> _TASK SET_:
• A. In the text on producing resilience, what disease does the grandmother living with the neighbors have?
• B. Carry on the text about producing resilience from the point where it stops.

> _TEXT UNDER STUDY_:
*** Block opens ***

Hack:
Producing Resilience
"Money is Power." But "knowledge is power," too. And "it doesn't matter what you know, but who you know." Of course, "if you don't have your health, you don't have anything." Capitalism doesn't work because markets only pay attention to the final output at the end of a very long value chain. We "watch the money" but we don't systematically watch knowledge, trust, or health. What we don't see, we can't manage. This hack pulls together the work done over the last decade to build systems that integrate those "soft" inputs with "hard" output. By doing that, we can finally be able to guide the global system of productivity to meeting needs that reflect human values.
A father wants to watch his son play the trumpet in the school band, but he can't because he has work to do. This isn't the first time either; his kids know he's around, but he has precious little time to instill in them the principles he feels they need to grow, let alone do the fun things he wants to - like take them to science museums and parks. He can see this in his youngest daughter, whose bedtime, at age 3, is earlier than when he comes home, so she goes days at a time without seeing him. She has been so stressed out that she's caught several colds this year. It almost seems that she's spent more time at home than at preschool. He and his wife regularly catch her colds, which is why he is so behind at work. It's a vicious circle!
Meanwhile, their neighbors are in worse shape. A recent storm knocked the tree into their roof. It's something that happens more often these days because of the "weird weather" associated with climate change, so the insurance companies are being very troublesome about settling. As if that's not enough of an insurance nightmare, one of the grandparents has moved into their home so she can be cared for. She has non-Hodgkin's lymphoma, a disease on the rise in farming communities because of the use of pesticides. She's only 60, but her treatment makes it difficult to work, and healthcare is so expensive.

*** Block closes ***

> _DATA UNDER STUDY_:
*** Block opens ***

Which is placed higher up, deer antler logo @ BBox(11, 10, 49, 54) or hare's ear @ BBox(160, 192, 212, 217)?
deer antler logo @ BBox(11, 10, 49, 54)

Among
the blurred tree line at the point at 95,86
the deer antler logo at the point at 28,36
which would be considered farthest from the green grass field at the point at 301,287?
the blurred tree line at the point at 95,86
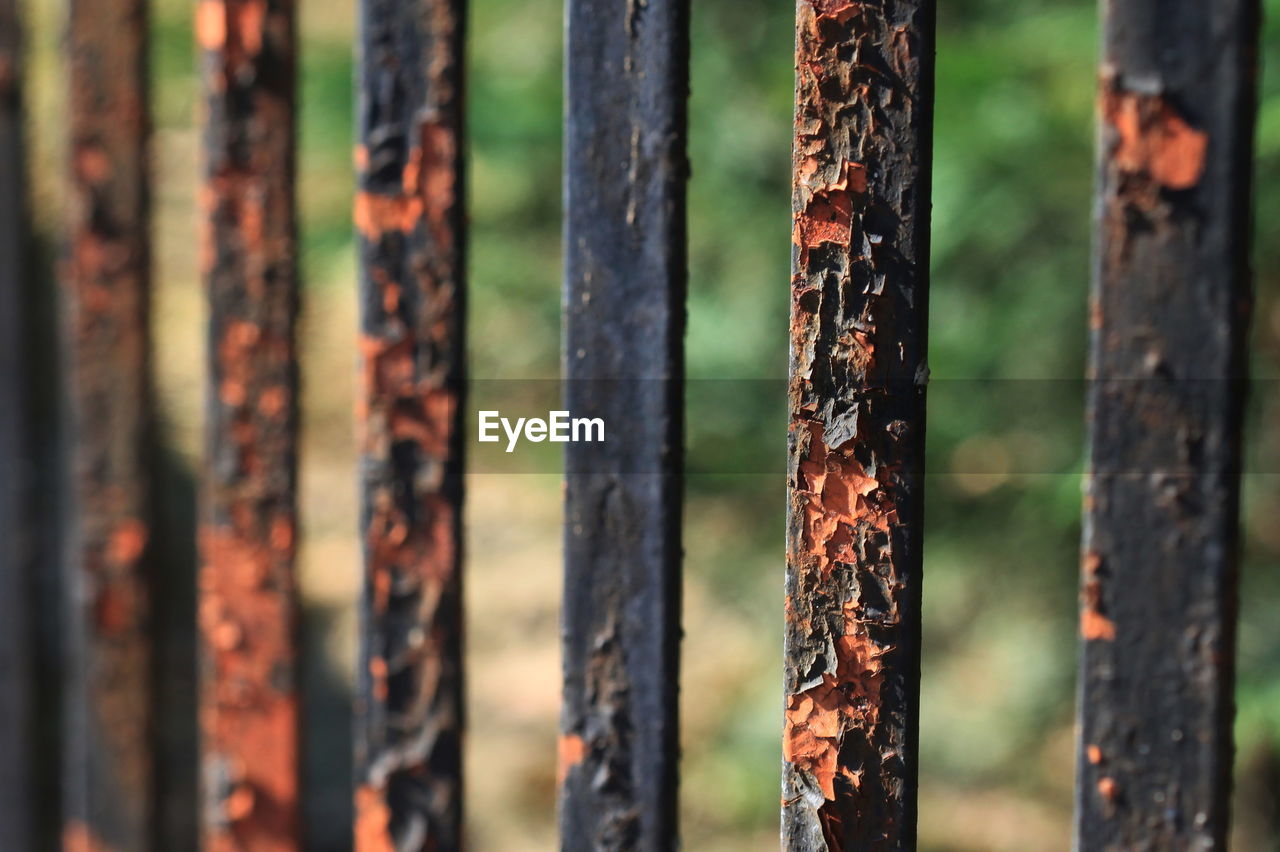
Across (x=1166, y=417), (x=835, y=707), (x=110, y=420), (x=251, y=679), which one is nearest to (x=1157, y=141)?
(x=1166, y=417)

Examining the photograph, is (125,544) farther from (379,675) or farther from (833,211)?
(833,211)

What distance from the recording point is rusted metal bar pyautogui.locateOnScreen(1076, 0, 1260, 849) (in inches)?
25.4

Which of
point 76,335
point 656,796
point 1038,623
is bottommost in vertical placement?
point 1038,623

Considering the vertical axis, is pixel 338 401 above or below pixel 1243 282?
below

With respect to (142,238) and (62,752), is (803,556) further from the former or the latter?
(62,752)

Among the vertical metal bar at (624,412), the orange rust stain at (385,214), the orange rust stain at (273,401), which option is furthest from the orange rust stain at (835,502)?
the orange rust stain at (273,401)

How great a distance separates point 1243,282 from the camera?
0.65 metres

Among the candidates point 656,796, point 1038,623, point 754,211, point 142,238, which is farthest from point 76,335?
point 1038,623

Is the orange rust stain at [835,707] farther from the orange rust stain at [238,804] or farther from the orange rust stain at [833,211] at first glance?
the orange rust stain at [238,804]

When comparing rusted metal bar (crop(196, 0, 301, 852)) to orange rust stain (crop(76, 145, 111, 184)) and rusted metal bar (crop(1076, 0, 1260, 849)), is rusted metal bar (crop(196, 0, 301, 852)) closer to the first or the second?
orange rust stain (crop(76, 145, 111, 184))

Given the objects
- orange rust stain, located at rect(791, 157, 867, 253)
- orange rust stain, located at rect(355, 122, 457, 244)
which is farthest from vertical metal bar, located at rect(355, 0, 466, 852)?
orange rust stain, located at rect(791, 157, 867, 253)

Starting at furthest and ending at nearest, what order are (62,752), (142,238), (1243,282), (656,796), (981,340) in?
(62,752) → (981,340) → (142,238) → (656,796) → (1243,282)

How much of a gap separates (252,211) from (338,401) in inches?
65.1

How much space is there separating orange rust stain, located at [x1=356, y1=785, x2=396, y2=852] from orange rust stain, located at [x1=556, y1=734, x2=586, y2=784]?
0.59ft
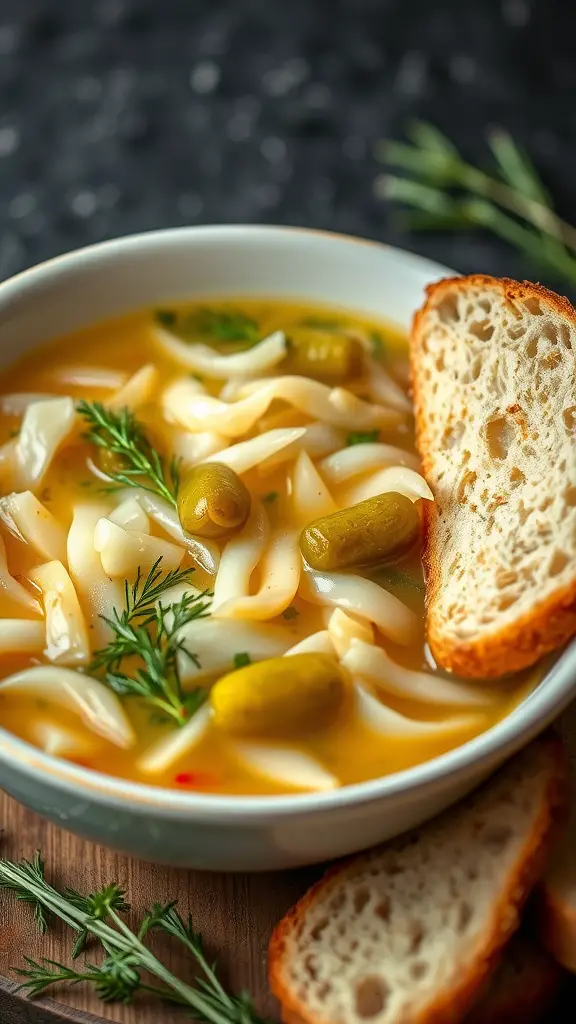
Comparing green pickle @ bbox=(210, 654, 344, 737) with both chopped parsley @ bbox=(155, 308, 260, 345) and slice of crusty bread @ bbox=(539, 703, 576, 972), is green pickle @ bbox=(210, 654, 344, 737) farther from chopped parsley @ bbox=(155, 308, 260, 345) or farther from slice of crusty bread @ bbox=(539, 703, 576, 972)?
chopped parsley @ bbox=(155, 308, 260, 345)

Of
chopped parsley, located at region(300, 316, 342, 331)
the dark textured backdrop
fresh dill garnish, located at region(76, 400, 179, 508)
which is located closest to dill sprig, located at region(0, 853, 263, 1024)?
fresh dill garnish, located at region(76, 400, 179, 508)

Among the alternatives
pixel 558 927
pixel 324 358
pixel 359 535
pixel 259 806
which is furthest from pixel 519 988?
pixel 324 358

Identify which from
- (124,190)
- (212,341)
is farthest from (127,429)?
(124,190)

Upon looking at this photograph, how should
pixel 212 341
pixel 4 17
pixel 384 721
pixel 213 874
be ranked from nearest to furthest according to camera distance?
pixel 384 721 → pixel 213 874 → pixel 212 341 → pixel 4 17

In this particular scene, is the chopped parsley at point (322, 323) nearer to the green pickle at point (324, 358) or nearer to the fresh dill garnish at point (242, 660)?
the green pickle at point (324, 358)

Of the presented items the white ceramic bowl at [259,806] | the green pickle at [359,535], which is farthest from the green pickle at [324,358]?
the white ceramic bowl at [259,806]

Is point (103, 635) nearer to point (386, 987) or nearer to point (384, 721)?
point (384, 721)

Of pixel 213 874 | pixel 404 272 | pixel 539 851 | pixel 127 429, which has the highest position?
pixel 404 272
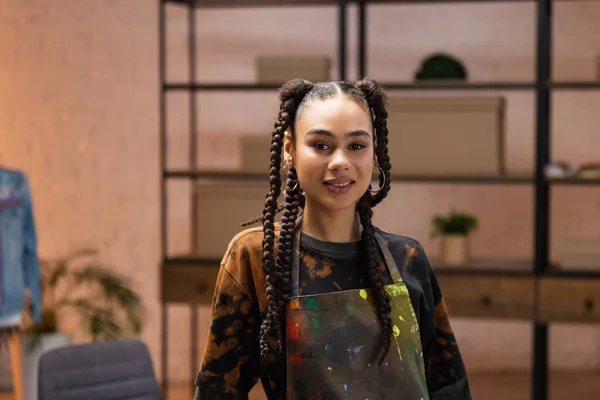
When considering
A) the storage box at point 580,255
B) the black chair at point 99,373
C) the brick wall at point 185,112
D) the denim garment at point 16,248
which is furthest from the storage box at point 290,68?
the black chair at point 99,373

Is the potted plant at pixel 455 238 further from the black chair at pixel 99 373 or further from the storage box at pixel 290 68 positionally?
the black chair at pixel 99 373

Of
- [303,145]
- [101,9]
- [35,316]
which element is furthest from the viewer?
[101,9]

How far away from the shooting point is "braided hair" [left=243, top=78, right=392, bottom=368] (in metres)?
1.41

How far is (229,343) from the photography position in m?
1.43

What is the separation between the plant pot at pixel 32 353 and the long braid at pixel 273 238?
3.09m

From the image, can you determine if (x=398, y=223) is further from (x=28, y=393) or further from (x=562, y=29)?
(x=28, y=393)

*** Block closes ***

> _ANSWERS BY TASK_:
• A. Non-Hodgkin's lymphoma.

• B.
As both these families consult their financial advisor on how to invest for their future, they're told to look for the highest financial return for the risk. Right now, that means they're investing in oil companies, healthcare, and insurance. But it seems that those industries are wreaking havoc on their lives - yet there seems to be no alternative. They ask their financial advisor about investments in an educational software company they've heard about, but the advisor says that would be irresponsible.
Reconciling their future financial stability with their other future of climactic upheaval, poor health, and distressed children seems impossible.
They may not even be aware of the amount of innovation required to meet carbon reduction targets. Those targets are in place because models show that climate change contributes to volatile weather, disease outbreak, and a reduction in the availability of food and water. Capitalism doesn't yet provide a mechanism that shows us how we're doing on the path to innovation (before the product or service has arrived). The markets don't measure the growth and destruction of intangible assets.
Areas of innovation necessary to meet CO2 reduction, if begun immediately
Source: Princeton Carbon Mitigation Initiative with NRDC
The solution involves transfoming business into an engine for the creation of products and services that address human resilience and harnessing these to the engines of creation that exist within the community and non-profit sectors. This requires tipping the current understanding of the division of for-profits and non-profits on its side. We currently pay attention to the tip of the iceberg - productivity - but not all the elements that go into the creation of something productive. It's those elements that create a resilient society.
Figure 1: Traditionally, productivity is seen as the tip of the iceberg; it's really the end of the value chain.
The good news is that many of the elements of this hack have been developed over the last decade, as we've experienced a cultural disruption: the idea that the Earth might lose its ability to support civilization as we know it. Soon. Within our lifetimes, or our children's. So this hack is primarily to provide focus and direction, about putting relevant elements together in an organized way, with the tools necessary to fully use them, in order to create the massive change necessary to view the concept of success in a way that advances both individual and group goals (such as planetary liveability).
We’re starting to see one aspect of this transformation take place in the rise of so-called “social production” ventures, which range from socially-produced science and journalism to civic action to hands-on low-level manufacturing and peer-to-peer microfinance. With a social production model, the motives for participation are more varied and more complex than with traditional market production. For many of the participants, the motives are intrinsic; that is, primarily reputational and non-monetary. A desire to improve the community, a desire to focus on objectively important but non-monetizable problems, a desire to prove one’s moral worth -- these kinds of motives are common in the open source/open access/social production world, but generally of secondary importance in traditional markets.
In other words, a social production model is more likely to be able to address directly the problems surrounding planetary livability than would a 20th century market model.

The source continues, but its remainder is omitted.